▶ Página:
######
Honoris Causa Onésimo.
Palavras da madrinha Isabel Alarcão
Prezado Onésimo (que não gosta de ser tratado por Doutor nem por Professor, como li num dos seus escritos. Vou respeitar, prometo)
A Universidade de Aveiro, através do seu Reitor, incumbiu-me de apresentar à comunidade universitária — e aos amigos que se quiseram associar ao nosso 40º aniversário — a figura de Onésimo Teotónio Almeida a quem o Conselho Científico decidiu, por unanimidade, atribuir o título de Doutor Honoris Causa.
É para mim uma honra, uma alegria e uma responsabilidade “amadrinhar” o novo doutor, se me permitem este neologismo, figura de estilo tão habitual nos textos do nosso homenageado. A responsabilidade é muito grande e ia aumentando à medida que as minhas leituras me iam embrenhando no seu pensamento complexo, embora enroupado numa linguagem clara e atraente.
Na minha apresentação podia quedar-me pela leitura analítico-interpretativa do seu vasto currículo. Preferi uma abordagem mais pessoalista, relacionando o registado no papel com o que a minha memória recorda dos contactos (infelizmente poucos) que com ele já tive. Assim, gostaria de a todos convidar a descobrirem comigo a pessoa de Onésimo, em primeira mão a partir da sala de estar da sua casa, pois tenho para mim que o modo como organizamos o nosso espaço habitacional diz muito da pessoa que nós somos.
Sala ampla, aberta ao jardim, cheia de luz e harmoniosamente decorada, onde não falta a cultura expressa em quadros, em livros e em discos ou CDs nem as fotografias com que o exímio fotógrafo regista pessoas, momentos e lugares. As plantas do interior trazem para dentro de casa um pouco do seu jardim, os sofás convidam a uma boa e prolongada conversa. Uma pessoa sente-se lá muito bem e qualquer um que chegue tem sempre lugar.
######
▶ Registos:
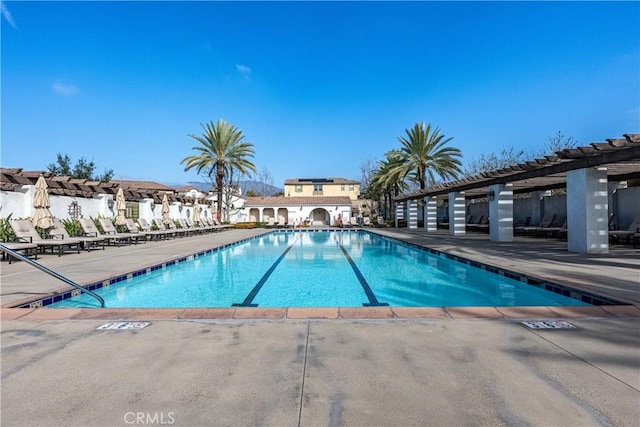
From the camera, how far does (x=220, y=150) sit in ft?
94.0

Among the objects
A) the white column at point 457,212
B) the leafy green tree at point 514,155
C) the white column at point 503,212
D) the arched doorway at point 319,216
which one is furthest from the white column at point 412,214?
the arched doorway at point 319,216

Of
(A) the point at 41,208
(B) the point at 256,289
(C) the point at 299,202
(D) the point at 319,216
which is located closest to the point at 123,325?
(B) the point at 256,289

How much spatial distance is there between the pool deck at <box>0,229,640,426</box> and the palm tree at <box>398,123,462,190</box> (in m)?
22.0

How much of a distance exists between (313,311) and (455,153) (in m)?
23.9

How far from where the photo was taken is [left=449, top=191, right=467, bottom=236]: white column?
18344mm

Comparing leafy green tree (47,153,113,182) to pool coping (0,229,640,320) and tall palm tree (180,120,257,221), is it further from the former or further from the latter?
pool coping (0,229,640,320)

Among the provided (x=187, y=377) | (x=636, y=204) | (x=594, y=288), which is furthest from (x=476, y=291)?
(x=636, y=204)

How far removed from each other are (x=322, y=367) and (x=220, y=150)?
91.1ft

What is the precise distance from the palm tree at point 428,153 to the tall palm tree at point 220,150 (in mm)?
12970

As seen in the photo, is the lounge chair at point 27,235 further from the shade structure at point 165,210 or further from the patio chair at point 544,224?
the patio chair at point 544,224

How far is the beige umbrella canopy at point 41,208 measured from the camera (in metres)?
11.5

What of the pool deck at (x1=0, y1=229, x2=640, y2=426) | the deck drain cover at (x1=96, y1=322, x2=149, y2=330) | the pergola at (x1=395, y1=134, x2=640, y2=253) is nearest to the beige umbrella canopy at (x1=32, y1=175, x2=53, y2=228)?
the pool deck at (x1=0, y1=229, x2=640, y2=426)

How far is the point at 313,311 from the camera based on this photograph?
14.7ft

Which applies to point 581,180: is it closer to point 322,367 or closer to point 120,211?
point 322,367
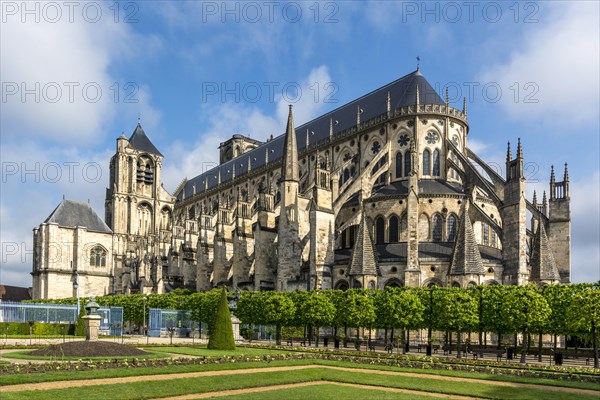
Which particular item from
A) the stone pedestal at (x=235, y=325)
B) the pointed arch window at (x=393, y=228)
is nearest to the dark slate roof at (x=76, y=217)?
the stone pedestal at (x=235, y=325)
######
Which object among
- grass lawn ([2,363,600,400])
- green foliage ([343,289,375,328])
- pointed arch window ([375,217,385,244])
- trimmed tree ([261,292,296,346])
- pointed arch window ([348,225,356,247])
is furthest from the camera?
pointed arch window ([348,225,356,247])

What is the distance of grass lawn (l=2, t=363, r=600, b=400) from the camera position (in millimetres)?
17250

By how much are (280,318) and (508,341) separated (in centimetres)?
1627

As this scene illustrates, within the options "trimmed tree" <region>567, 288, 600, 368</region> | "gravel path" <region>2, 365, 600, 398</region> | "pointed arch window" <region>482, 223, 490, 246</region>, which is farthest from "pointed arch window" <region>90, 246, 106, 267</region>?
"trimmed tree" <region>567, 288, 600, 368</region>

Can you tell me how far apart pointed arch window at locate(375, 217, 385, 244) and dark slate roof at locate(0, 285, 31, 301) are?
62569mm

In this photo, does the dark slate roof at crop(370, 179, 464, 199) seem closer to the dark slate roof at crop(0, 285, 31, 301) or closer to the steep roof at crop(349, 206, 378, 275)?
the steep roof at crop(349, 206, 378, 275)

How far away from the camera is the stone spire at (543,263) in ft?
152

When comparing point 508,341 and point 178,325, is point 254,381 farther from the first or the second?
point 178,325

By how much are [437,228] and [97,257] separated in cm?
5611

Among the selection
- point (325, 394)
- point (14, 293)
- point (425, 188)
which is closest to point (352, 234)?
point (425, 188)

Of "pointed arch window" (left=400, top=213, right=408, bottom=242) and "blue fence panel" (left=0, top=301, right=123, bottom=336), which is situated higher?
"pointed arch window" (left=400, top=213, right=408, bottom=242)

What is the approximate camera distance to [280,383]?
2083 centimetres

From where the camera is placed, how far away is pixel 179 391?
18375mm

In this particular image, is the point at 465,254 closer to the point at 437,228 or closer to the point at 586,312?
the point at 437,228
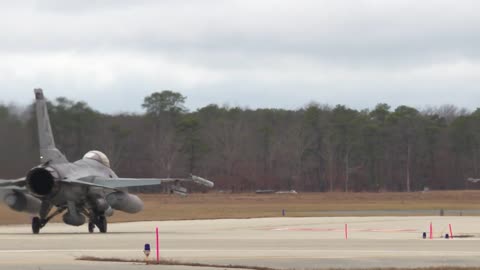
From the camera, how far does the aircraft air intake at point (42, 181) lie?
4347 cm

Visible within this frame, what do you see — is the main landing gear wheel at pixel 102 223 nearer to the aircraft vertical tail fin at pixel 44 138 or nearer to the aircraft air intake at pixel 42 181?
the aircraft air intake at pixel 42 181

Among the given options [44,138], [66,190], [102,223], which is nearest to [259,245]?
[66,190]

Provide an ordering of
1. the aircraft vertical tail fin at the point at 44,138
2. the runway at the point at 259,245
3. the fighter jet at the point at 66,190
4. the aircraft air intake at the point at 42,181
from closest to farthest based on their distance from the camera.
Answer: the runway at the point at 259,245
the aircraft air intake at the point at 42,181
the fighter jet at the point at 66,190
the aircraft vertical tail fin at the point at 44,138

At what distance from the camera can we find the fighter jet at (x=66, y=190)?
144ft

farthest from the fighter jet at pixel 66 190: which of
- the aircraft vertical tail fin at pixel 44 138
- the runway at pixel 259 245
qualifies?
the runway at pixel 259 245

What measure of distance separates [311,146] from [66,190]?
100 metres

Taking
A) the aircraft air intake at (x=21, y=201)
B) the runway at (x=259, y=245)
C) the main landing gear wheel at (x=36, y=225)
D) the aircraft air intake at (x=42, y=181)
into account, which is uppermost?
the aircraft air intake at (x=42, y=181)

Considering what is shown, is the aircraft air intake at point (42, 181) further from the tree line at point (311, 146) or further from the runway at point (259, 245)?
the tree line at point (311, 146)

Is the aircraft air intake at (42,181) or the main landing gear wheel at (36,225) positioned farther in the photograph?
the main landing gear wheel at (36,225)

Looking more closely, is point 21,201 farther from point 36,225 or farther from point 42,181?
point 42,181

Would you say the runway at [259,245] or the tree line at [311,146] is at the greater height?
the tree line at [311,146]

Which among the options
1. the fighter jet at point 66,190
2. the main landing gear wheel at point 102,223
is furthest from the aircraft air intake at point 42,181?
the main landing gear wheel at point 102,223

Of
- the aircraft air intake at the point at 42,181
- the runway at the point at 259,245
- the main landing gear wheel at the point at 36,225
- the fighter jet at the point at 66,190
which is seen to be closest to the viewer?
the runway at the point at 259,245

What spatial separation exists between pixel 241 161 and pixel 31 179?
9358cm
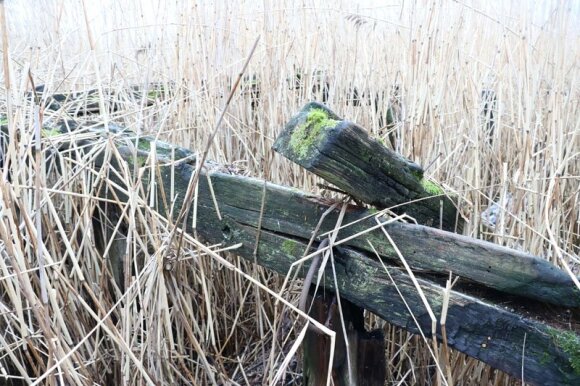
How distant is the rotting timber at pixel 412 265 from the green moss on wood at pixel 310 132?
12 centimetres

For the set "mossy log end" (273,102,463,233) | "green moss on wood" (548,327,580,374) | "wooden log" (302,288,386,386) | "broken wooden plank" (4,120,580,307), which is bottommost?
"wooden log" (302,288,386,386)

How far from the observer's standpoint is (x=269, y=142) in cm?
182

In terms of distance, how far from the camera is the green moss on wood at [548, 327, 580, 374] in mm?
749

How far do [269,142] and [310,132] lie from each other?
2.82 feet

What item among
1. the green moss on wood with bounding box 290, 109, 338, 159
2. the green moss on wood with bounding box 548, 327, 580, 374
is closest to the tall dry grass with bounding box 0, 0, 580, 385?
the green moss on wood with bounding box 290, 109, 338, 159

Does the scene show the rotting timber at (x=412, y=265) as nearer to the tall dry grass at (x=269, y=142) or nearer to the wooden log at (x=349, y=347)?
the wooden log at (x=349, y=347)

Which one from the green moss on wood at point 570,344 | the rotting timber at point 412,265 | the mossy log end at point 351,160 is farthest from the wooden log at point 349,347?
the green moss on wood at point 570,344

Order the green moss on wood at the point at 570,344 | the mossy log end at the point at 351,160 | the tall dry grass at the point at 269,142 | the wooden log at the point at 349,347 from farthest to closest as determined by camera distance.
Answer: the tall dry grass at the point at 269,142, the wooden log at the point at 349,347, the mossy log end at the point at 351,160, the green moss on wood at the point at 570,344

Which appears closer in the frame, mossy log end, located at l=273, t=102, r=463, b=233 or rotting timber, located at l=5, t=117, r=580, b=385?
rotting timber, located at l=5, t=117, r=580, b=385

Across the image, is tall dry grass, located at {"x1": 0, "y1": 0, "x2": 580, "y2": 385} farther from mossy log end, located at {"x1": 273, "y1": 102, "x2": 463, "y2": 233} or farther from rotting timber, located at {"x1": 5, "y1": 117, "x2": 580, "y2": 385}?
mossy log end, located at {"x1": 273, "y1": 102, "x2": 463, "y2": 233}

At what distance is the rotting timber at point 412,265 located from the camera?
######
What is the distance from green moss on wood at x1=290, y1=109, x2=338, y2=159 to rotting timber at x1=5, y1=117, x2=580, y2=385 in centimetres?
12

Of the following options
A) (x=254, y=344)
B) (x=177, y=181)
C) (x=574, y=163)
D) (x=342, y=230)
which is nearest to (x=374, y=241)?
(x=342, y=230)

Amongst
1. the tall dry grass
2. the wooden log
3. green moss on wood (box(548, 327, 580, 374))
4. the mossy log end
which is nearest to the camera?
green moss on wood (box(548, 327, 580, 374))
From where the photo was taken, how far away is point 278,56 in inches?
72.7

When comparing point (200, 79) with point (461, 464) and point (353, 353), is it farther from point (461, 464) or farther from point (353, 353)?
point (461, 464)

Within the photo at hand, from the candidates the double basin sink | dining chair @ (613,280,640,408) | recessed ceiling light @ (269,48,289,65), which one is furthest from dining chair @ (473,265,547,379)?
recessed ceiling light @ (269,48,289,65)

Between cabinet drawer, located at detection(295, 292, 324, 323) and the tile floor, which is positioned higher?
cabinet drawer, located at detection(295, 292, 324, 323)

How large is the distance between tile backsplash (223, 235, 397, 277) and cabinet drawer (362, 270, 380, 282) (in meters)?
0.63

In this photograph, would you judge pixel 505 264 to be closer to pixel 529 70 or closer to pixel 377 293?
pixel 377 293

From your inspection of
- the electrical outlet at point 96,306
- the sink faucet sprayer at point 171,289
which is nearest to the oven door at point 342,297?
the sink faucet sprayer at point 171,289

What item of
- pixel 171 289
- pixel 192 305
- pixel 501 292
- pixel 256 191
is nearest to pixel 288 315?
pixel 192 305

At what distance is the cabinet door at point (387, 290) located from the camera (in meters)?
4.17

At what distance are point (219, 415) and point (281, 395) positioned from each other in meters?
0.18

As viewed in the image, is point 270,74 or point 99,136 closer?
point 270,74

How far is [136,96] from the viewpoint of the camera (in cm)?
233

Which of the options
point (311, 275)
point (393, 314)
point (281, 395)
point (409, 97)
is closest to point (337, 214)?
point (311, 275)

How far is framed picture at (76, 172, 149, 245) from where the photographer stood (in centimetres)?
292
######
▶ Tarefas propostas:
(A) Transcreva do discurso o trecho entre "Honoris Causa Onésimo." e "Doutor Honoris Causa.", ambos incluídos.
(B) Responda com base no discurso:
(i) Que órgão decidiu atribuir o título de Doutor Honoris Causa e de que forma o fez?
(ii) Que aniversário da universidade se associa a esta homenagem?
(iii) A partir de que divisão da casa a madrinha convida a descobrir a pessoa de Onésimo?

▶ Soluções das tarefas:
(A)
Honoris Causa Onésimo.
Palavras da madrinha Isabel Alarcão
Prezado Onésimo (que não gosta de ser tratado por Doutor nem por Professor, como li num dos seus escritos. Vou respeitar, prometo)
A Universidade de Aveiro, através do seu Reitor, incumbiu-me de apresentar à comunidade universitária — e aos amigos que se quiseram associar ao nosso 40º aniversário — a figura de Onésimo Teotónio Almeida a quem o Conselho Científico decidiu, por unanimidade, atribuir o título de Doutor Honoris Causa.

(B)
(i) O Conselho Científico, por unanimidade.
(ii) O 40º aniversário.
(iii) A sala de estar.